§ Quoted passage:
--*--
For Rawiya Kameir, a music critic and journalism professor at Syracuse University who teaches a class on the politics of Beyoncé, the superstar’s impact stems from the excellence of her craft and her commitment to her creative vision. To Kameir, Beyoncé’s innovation is an extension of the work she puts in behind the scenes to produce her art, from production to research.
“Not only does she do things her own way, she does things really well. The extent to which she's able to pull this stuff off relies on not just the ideas, but the fact that the execution is still top-notch: the Virgo ethos of it all, her attention to detail, the depths of the research—all of that is really important because you can't pull off these impactful changes without having the art to back it up.”
--*--
§ Dataset records:
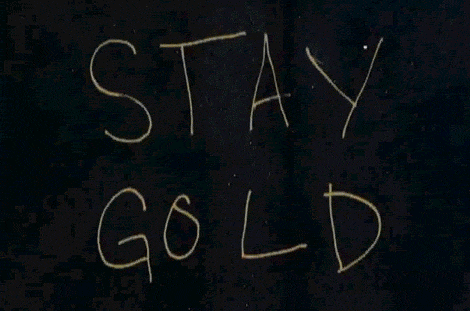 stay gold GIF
--*--
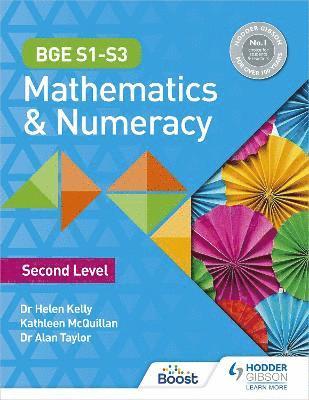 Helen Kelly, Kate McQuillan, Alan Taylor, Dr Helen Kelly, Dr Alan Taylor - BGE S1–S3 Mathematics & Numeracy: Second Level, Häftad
--*--
§ Required work: Carry on the passage on Beyoncé's craft, starting after its last sentence. The rows are separate material from the passage on Beyoncé's craft.

§ Task result:
Beyoncé changes the album release
Like she raps on the 2014 track “Feeling Myself,” there’s no denying that Beyoncé “changed the game with that digital drop.” The biggest example of Beyoncé’s impacts on the business are encapsulated by 2013’s Beyoncé, the pivotal visual album that Kameir calls an “inflection point.” The album was a marked departure from industry norms, from its surprise release with no advance promotion to its early Friday morning drop, which flouted the usual Tuesday album release date convention. (Albums for decades had typically been released on Tuesdays in the U.S. largely because the Billboard charts were published on Wednesday, and because this allowed distributors to get their stock to retailers, who had a week to prepare it for sales ahead of the weekend).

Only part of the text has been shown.